> [Text under study]
=======

0x00
and 0x01
are int
literals: they are expressions with int
type. An int
can't usually be assigned to a byte
, but it can if the expression is compile-time constant, provided the value is in the range of byte
.
With the conditional, the assigned value is compile-time constant:
if (enabled) {
enabledByte = 0x01;
} else {
enabledByte = 0x00;
}
These assignments are completely separate from the compiler's point of view. There is one statement which assigns the constant value 1, and one statement which assigns the constant value 0.
For each statement, the compiler can guarantee that fits into the range of byte, so it automatically narrows the assigned value to byte.
However, the assignment with the conditional operator:
enabledByte = enabled ? 0x01 : 0x00;
The rhs expression is of type int
, but isn't compile time constant, because enabled
isn't known at compile time. It doesn't matter that the two possible values are compile-time constant, and both would fit into a byte
: the non-constant first operand makes it non-constant. As such, the result of the conditional operator expression cannot be automatically narrowed.
The most efficient solution to this is to cast the second and third operands to byte
:
enabled ? (byte) 0x01 : (byte) 0x00
This is better than
(byte) (enabled ? 0x01 : 0x00)
Because the latter will cast at runtime, each time the expression is evaluated, whereas the former does not: the operands are already bytes at compile-time, so no cast is necessary.

=======

> [Dataset]

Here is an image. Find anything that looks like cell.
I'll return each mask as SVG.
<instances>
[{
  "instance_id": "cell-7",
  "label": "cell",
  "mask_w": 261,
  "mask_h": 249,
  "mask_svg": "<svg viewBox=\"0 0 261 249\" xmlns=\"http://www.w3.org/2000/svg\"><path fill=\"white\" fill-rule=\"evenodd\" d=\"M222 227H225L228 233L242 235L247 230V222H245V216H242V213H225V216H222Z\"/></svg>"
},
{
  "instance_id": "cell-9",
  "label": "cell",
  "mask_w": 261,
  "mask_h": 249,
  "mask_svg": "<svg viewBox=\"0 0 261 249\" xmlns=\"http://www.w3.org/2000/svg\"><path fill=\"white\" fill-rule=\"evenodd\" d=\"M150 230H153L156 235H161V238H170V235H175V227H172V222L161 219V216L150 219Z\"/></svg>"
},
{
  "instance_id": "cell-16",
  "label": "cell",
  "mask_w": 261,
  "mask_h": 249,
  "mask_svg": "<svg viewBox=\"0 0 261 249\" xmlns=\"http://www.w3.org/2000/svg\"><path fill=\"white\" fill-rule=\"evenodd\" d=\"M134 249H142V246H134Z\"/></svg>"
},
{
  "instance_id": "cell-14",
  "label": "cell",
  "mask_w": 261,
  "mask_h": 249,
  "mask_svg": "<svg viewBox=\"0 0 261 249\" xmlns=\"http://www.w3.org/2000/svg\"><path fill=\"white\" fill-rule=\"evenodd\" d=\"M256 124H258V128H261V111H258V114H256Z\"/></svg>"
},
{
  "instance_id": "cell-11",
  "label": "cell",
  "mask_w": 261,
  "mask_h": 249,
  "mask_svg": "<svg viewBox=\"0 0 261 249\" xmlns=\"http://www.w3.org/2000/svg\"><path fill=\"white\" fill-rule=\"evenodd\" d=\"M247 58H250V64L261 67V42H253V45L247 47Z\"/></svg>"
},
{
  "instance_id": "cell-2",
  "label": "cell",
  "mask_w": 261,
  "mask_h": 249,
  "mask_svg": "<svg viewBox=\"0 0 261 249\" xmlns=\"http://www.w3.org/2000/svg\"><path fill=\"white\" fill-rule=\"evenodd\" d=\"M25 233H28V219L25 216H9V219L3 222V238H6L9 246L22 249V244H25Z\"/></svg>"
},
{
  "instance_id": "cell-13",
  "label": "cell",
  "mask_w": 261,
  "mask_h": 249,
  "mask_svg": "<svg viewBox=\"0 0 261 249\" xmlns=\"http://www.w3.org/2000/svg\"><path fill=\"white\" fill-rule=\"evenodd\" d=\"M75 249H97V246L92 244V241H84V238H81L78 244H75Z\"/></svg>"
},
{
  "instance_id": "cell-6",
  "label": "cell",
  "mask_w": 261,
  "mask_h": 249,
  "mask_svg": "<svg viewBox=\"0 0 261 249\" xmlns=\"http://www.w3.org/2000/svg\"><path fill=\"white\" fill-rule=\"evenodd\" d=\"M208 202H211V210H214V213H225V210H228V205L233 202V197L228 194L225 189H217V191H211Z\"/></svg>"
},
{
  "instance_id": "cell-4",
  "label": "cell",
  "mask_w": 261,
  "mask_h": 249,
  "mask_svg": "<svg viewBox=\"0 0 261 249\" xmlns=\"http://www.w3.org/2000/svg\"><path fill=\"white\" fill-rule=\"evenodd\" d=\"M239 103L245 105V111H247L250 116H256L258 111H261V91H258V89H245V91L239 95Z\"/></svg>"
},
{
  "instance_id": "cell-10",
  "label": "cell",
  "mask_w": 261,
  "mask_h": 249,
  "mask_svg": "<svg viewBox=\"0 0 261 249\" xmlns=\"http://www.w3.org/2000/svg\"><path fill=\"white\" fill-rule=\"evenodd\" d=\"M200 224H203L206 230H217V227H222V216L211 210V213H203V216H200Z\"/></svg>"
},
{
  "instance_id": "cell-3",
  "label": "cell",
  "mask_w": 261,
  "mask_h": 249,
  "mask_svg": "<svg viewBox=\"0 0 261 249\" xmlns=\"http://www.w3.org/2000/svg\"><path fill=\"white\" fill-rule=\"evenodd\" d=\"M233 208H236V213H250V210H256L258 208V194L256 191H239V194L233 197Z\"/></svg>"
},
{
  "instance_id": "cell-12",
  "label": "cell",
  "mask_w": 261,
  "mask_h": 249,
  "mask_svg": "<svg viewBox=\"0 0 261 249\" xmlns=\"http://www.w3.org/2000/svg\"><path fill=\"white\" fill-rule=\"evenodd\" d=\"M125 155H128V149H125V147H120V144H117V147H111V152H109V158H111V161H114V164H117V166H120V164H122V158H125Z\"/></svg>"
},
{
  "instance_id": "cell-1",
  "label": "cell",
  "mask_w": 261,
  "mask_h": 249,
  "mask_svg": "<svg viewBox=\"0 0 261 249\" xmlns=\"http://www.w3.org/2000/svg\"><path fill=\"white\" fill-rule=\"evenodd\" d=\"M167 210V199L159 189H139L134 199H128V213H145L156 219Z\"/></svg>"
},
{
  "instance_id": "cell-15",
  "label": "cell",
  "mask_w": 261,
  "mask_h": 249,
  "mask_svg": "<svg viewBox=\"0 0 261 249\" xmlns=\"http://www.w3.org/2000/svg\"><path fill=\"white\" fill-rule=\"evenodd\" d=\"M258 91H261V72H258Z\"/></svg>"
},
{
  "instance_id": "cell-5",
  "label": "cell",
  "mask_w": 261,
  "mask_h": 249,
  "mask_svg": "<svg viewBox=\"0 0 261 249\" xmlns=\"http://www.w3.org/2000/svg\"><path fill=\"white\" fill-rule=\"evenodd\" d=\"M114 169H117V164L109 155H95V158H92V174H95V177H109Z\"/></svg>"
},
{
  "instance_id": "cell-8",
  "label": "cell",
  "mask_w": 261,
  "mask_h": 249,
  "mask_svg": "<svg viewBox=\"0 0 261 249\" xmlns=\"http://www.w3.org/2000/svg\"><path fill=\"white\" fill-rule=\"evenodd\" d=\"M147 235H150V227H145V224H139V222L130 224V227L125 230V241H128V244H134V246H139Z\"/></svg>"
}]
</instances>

=======

> [Exercise instructions]
1. Answer each question from the text on byte assignment:
(a) What type do the literals 0x00 and 0x01 have?
(b) Why is the right-hand side of "enabledByte = enabled ? 0x01 : 0x00;" not compile-time constant?
(c) When does the cast in "(byte) (enabled ? 0x01 : 0x00)" take place?
2. Rewrite the paragraph of the text on byte assignment that begins "The rhs expression is of type int" as a short bulleted list, keeping its main facts.
The items after the text are separate material and are not covered by these tasks.

> [Solutions to each task]
1.
(a) They are int literals, meaning expressions of type int.
(b) Because enabled isn't known at compile time.
(c) At runtime, each time the expression is evaluated.

2.
- The right-hand side expression has type int.
- It is not compile-time constant, because enabled isn't known at compile time.
- Both possible values are compile-time constant and would fit into a byte. That doesn't help, because the non-constant first operand makes the expression non-constant.
- So the result of the conditional operator expression cannot be automatically narrowed.